Les accidents de terrain étaient, en effet, favorables au dessein de Fandor, et le journaliste, habile comme d’ordinaire, en profitait à merveille.
Fandor se coulait sans faire de bruit entre des haies, des arbres, de petits sentiers. Il atteignit sans encombre le bouquet d’arbres dont il avait, de loin, décidé de se faire un poste d’observation.
Fandor n’avait point menti en disant que les instructions de Juve, si nettes et si précises qu’elles fussent, comportaient cependant d’étranges obscurités.
Surveiller les Ricard, c’était bien ! Les empêcher de fuir, c’était plus délicat.
— Le cas échéant, pensait Fandor, je me demande ce que je ferai. En somme, je n’aurais aucun droit d’empêcher ces gens de partir en Belgique, si la fantaisie leur en prenait.
Mais Fandor, malgré tout, se rassura à ces mots.
— Bah, songeait-il encore, si Juve m’a envoyé ici, c’est évidemment qu’il redoute ou qu’il espère quelque chose d’important et de grave. S’il ne m’a pas donné d’explications plus détaillées, c’est qu’il estime que les circonstances me dicteront clairement la conduite à suivre. Dans ces conditions, j’aurais tort de m’inquiéter.
Fandor s’installa dans le petit bois, le plus confortablement qu’il put. Il commença par déployer à terre un journal, posa son chapeau sur ce journal, s’étendit sur la mousse, tira des allumettes, des cigarettes et, tranquillement, en fumant, en jouissant de la grande paix de la campagne, commença à monter la garde derrière la maison des Ricard.

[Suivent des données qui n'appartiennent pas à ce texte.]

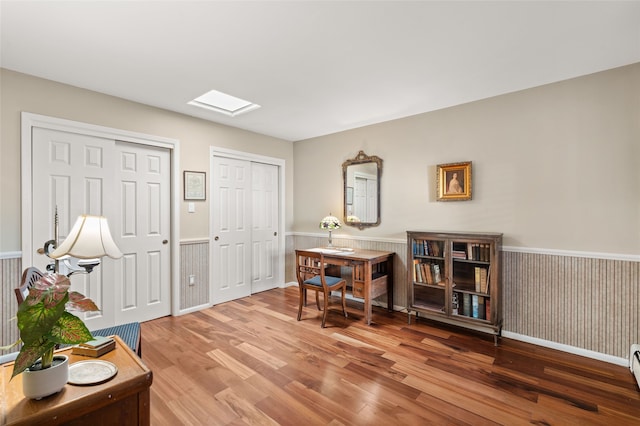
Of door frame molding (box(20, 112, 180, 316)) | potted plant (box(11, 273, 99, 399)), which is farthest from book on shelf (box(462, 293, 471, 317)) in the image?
door frame molding (box(20, 112, 180, 316))

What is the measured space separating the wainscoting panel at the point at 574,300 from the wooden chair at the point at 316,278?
1717 mm

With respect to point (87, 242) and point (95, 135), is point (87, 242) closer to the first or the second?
point (87, 242)

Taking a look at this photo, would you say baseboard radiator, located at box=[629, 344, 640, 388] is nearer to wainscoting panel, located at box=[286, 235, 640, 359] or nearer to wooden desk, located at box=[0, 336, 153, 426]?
wainscoting panel, located at box=[286, 235, 640, 359]

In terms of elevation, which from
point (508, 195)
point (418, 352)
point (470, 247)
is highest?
point (508, 195)

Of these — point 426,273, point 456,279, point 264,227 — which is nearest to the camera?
point 456,279

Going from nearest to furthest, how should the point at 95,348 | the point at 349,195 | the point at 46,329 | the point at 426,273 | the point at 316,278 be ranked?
the point at 46,329 < the point at 95,348 < the point at 426,273 < the point at 316,278 < the point at 349,195

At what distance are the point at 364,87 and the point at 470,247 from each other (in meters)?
1.90

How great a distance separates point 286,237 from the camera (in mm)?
4996

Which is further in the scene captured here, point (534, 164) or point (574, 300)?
point (534, 164)

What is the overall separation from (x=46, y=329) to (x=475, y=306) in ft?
10.6

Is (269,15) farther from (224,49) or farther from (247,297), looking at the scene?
(247,297)

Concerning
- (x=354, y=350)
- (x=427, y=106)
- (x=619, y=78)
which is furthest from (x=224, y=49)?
(x=619, y=78)

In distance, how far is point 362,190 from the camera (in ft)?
13.5

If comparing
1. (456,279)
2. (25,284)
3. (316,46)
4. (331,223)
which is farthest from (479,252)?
(25,284)
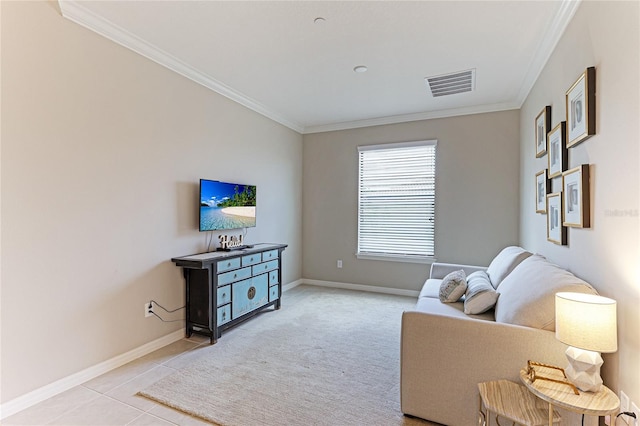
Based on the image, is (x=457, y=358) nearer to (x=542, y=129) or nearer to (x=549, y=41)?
(x=542, y=129)

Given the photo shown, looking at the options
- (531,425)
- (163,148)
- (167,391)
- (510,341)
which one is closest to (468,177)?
(510,341)

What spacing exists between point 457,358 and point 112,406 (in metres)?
2.14

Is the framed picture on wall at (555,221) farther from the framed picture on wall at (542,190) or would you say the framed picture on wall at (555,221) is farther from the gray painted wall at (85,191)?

— Ce que je voudrais savoir, songeait-il, c’est le temps que je vais avoir à passer ici. M’en irai-je à midi, à cinq heures, à sept heures, à minuit ? Sacré bon sang ! J’espère tout de même que Juve viendra me relever un de ces jours, sans quoi je prendrai racine. D’autant que la mousse est joliment mouillée et que j’ai quatre-vingt-dix-neuf chances sur cent pour faire, le mois prochain, un usage immodéré de pastilles contre le rhume.